SAP needs a founding spirit, optimism and impartiality

Christian Klein had not even been born when SAP was founded in 1972. He was only born eight years later. Thirty years ago, when he was still cramming vocabulary, grammar and binomial formulas at the age of thirteen, I entered the SAP world. Then in 2006 I took the leap into self-employment, and in 2016 I founded ADventas GmbH. Since 2012, I have contributed as an SAP mentor and in particular drive the development of SAP ECC and S/4HANA. I am happy and proud to have been alongside SAP for a good part of its fifty-year journey to success. Now, as we move into the next stage in 2023, it may do us good to pause a moment and once again examine what has made us successful in the past. I think for me, as for SAP, the root of success lies in its proximity to customers and the firm promise to look for solutions that are not yet to be found off the shelf. You need this founding spirit, this optimism and this impartiality when you start, found, progress. Customers appreciate this and are happy to repay us: with openness, with patience and not least with loyalty, which is urgently needed when things get serious and go wrong.

How much time is SAP giving its customers?

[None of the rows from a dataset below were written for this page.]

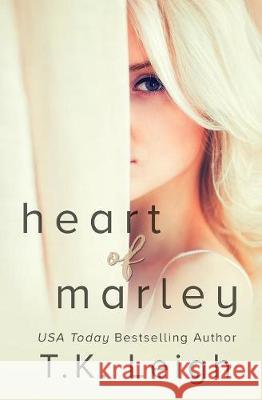 Heart of Marley T. K. Leigh 9780998659688 Tracy Kellam - książka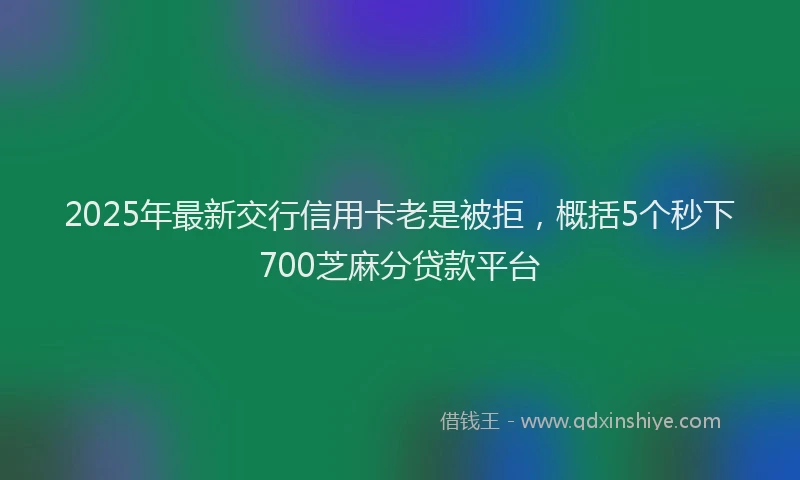 2025年最新交行信用卡老是被拒，概括5个秒下700芝麻分贷款平台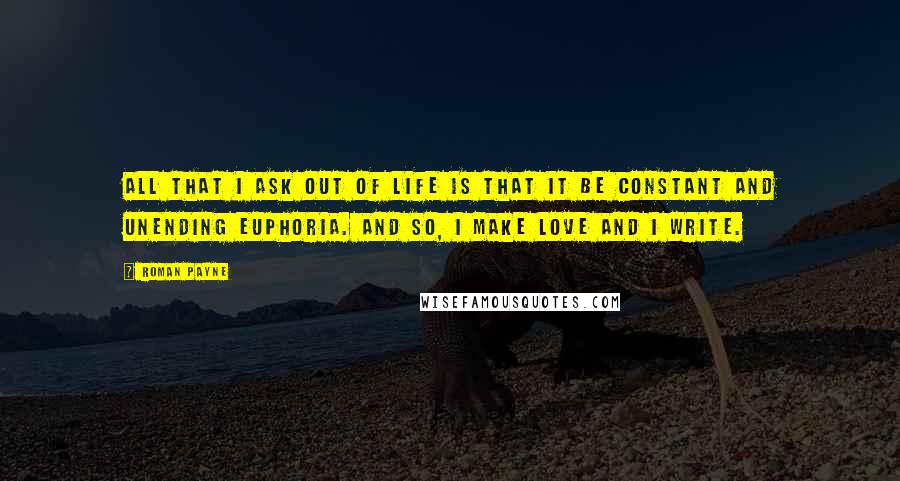 Roman Payne Quotes: All that I ask out of life is that it be constant and unending euphoria. And so, I make love and I write.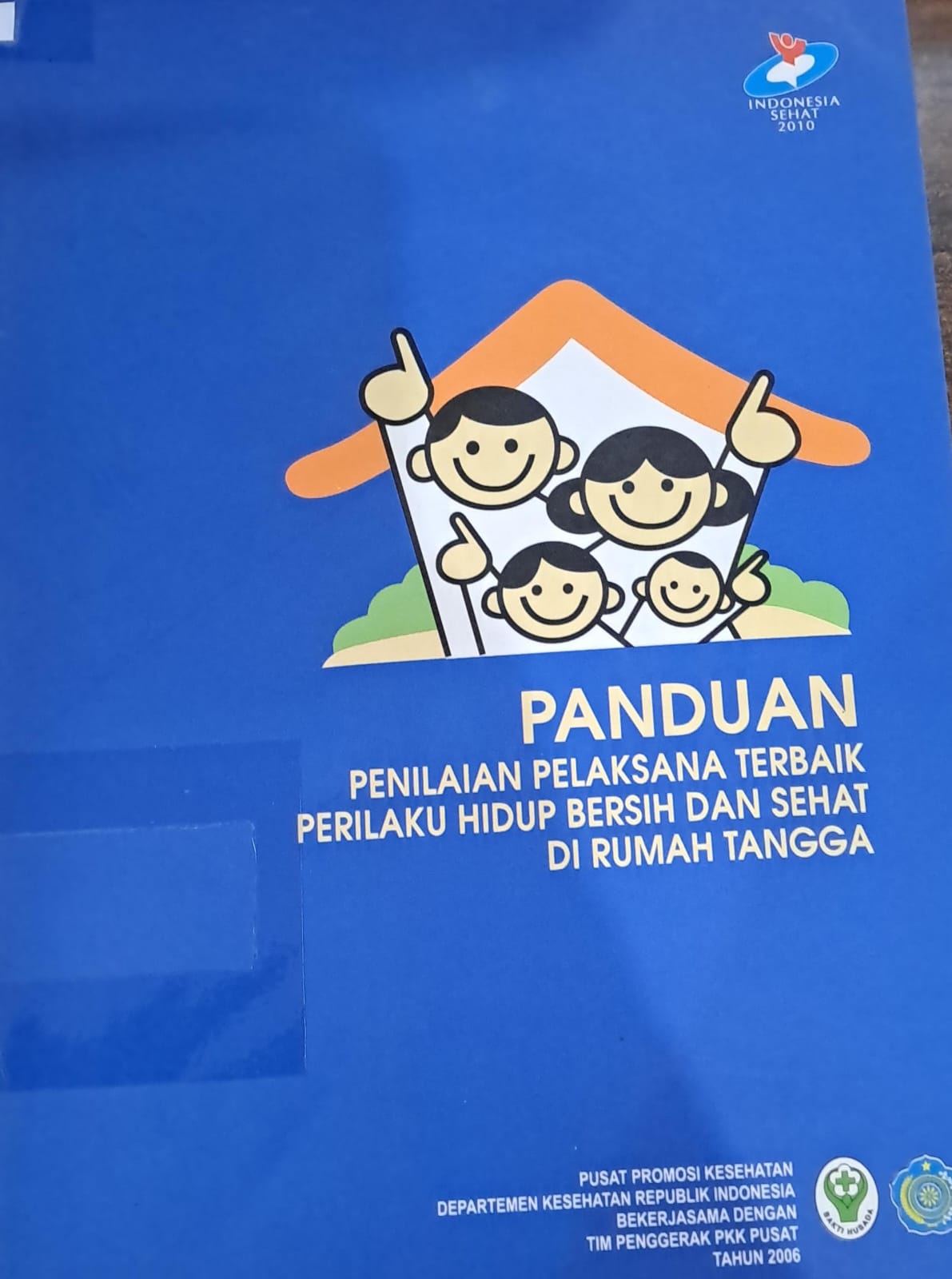 Panduan Penilaian Pelaksana Terbaik Perilaku Hidup Bersih Dan Sehat Di Rumah Tangga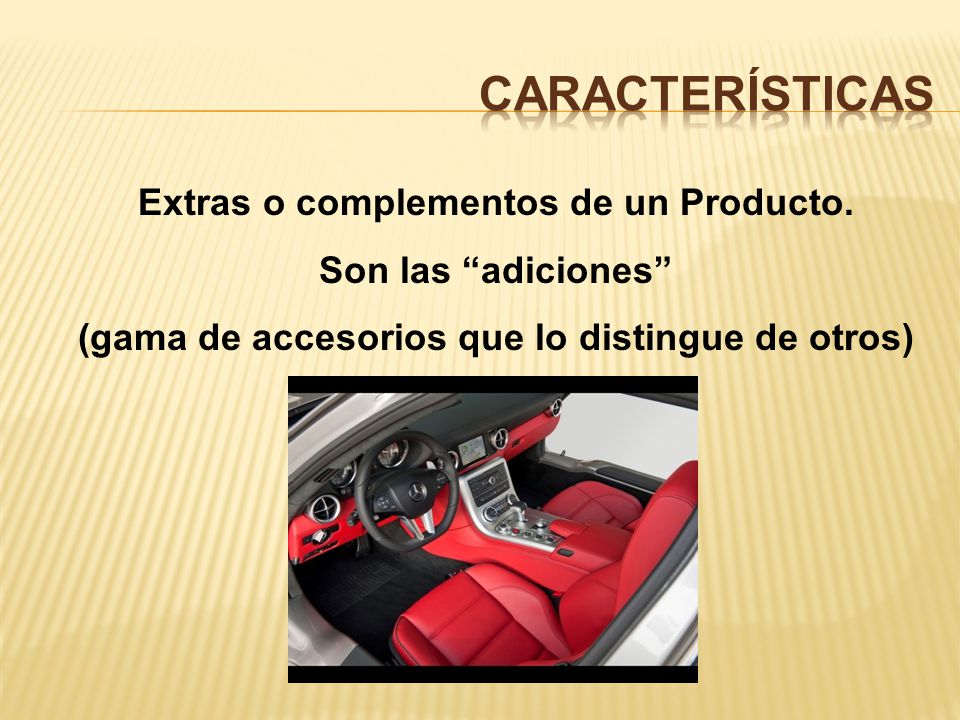 características Extras o complementos de un Producto.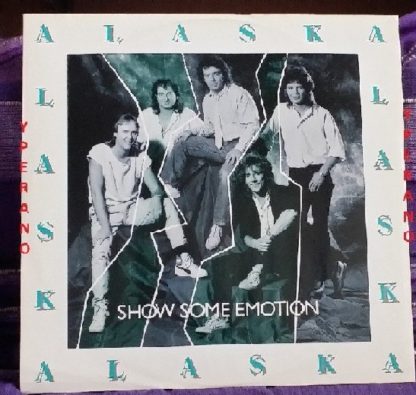 ALASKA: Show some emotion 12". ex Whitesnake guitarist. + Two Bonus Tracks (2 unreleased songs)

SAP is a global corporation with an extensive portfolio, and in practice, a lot goes wrong even when everything is going smoothly and seemingly without a hitch. That is why customer proximity, both literally and figuratively, is so important. All the more so in a change and consolidation program such as the one SAP has kicked off. The fact that Christian Klein wants and needs to move all business processes to the cloud quickly, consistently and powerfully can be well understood by analysts and shareholders. But many customers simply can’t do this as fast as they would like. They are desperately looking for solutions that will ease their journey into the cloud, while at the same time keeping the comfort of the old familiar on-premises solutions, at least for a transitional period. SAP is increasingly relying on hybrid landscapes. The move to SAP S/4HANA should enable everyone to standardize their business processes. It has now dawned on customers that the cloud is the future. The question remains: how much time is left for the transition?

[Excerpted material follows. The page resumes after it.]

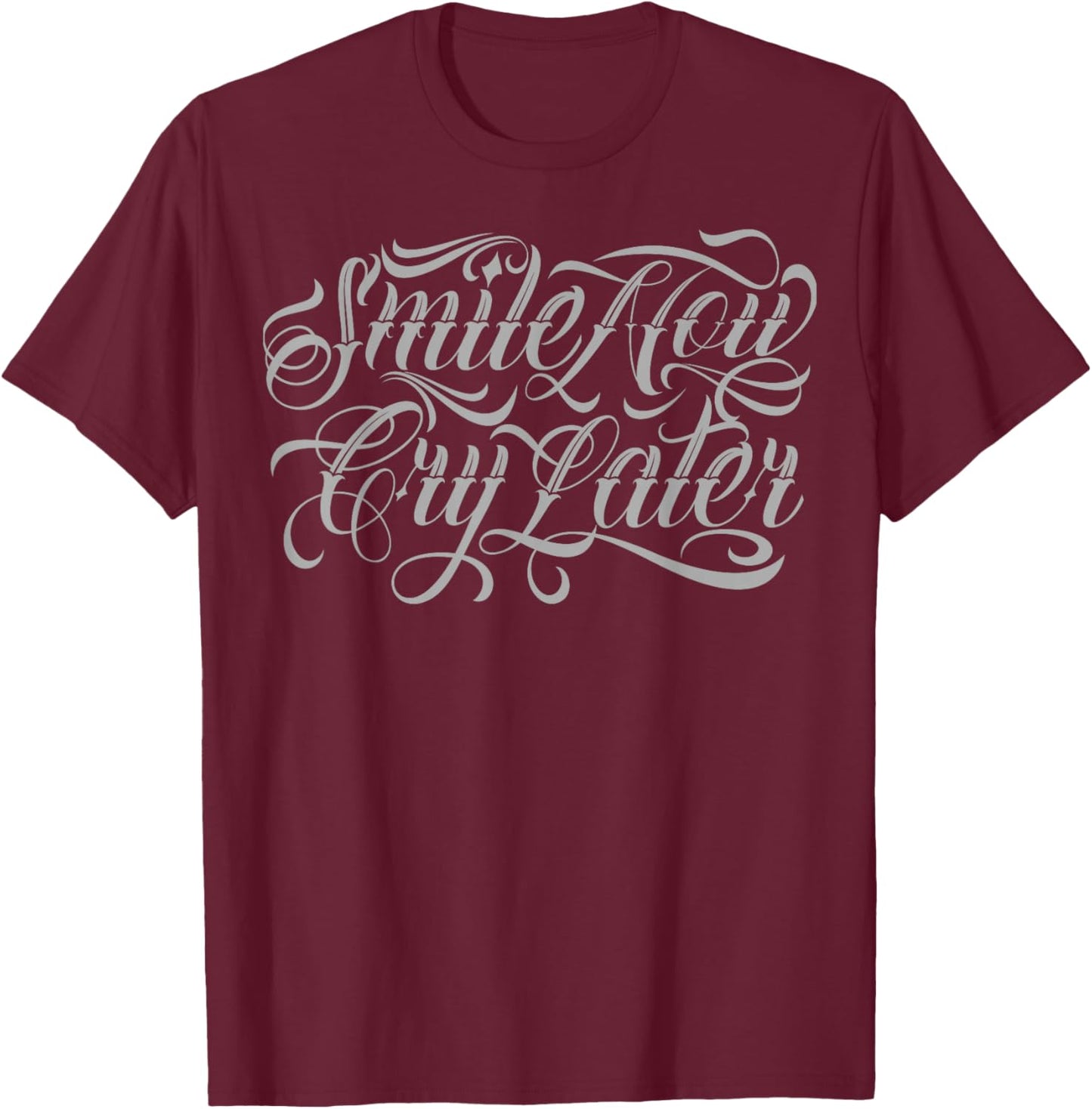 Smile Now cry Later Tattoo Chicano Lettering Men T-Shirt - T-Shirt | Maroon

Who benefits from focusing on “predictable sales”?

The “predictable sales” rhetoric and frantic portfolio adjustments send dangerous signals to customers. There are still many questions: what are the products, solutions and services that SAP will continue to rely on in the future? Which once loudly trumpeted solutions are being abandoned without a trace? How much time is left? What is more important: speed or customer benefit?

Start-ups and small companies find it easier than large corporations to let predictability and detailed strategy scenarios fall by the wayside. Their future is mainly dictated by the customer and all their plans, needs and priorities. So they respond to these demands by moving close to the data center and throwing their own plans in the trash. This absolute commitment to customer value is the very thing that SAP is in danger of throwing out. What good is it to a racing driver if the checkered flag is in clear sight, but the doors are already shaking, the engine overheating and the air conditioning failing? And, perhaps more importantly: what happens when the driver doesn’t know how long the course is, what’s hiding behind the next bend, and whether there are even any spare parts to be found when the car next breaks down?

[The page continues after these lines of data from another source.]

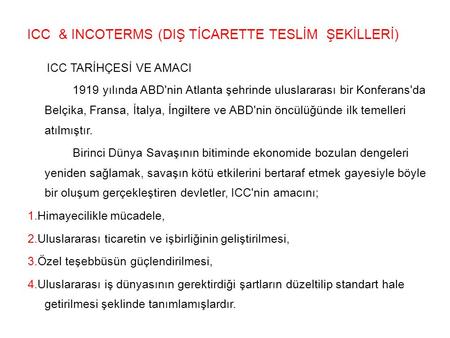 ICC & INCOTERMS (DIŞ TİCARETTE TESLİM ŞEKİLLERİ)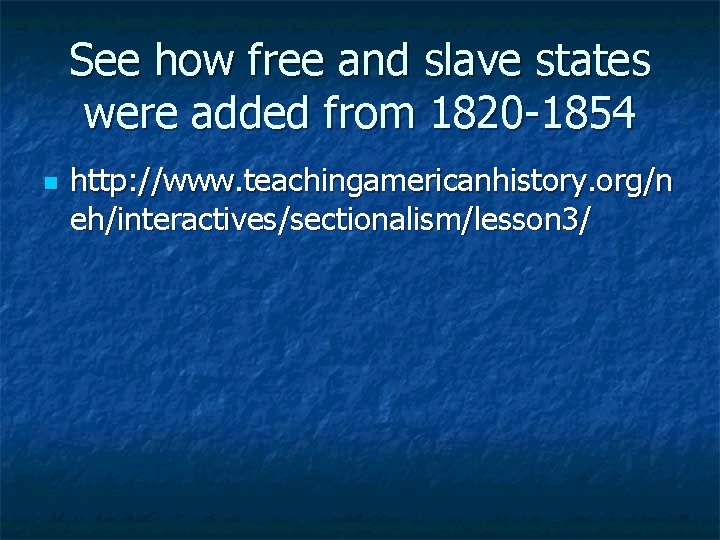 See how free and slave states were added from 1820 -1854 n http: //www.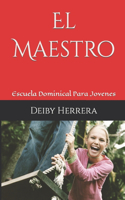 Maestro: Escuela Dominical Para Jovenes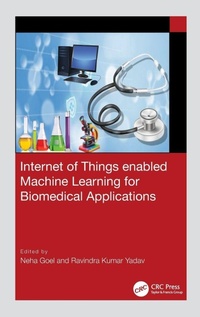 Enlarge image Cover: Internet of Things enabled Machine Learning for Biomedical Applications - CRC Press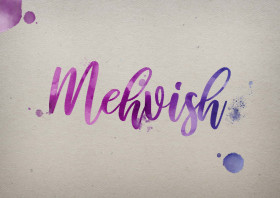 Mehvish Watercolor Name DP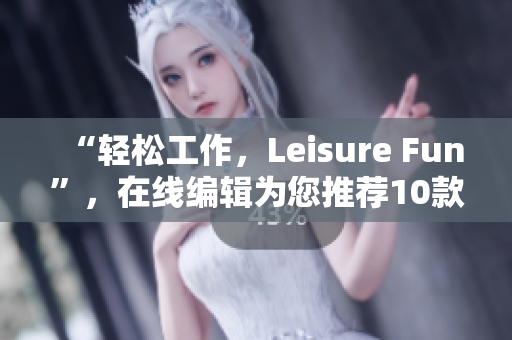 “輕松工作，Leisure Fun”，在線編輯為您推薦10款優(yōu)質(zhì)免費軟件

“Cloud first” is the right way. “Customer first” even more so.

Christian Klein has often made it clear that his mantra is “cloud first” and not “cloud only”. SAP continues to offer on-premise solutions. Rhetoric, marketing and portfolio policy, however, seem more to push the message of “cloud only”—at least, that’s how it comes across to many customers, especially in the midmarket. If SAP wants to move forward in the new phase of the company’s history—in the age of the cloud—it should commit to two equally important principles as well as the cloud credo: “Customer First” and “Customer Only”. Fifty years of history have clearly shown one thing: SAP’s success is always first and foremost the success of its users. All the best for the next fifty years, SAP!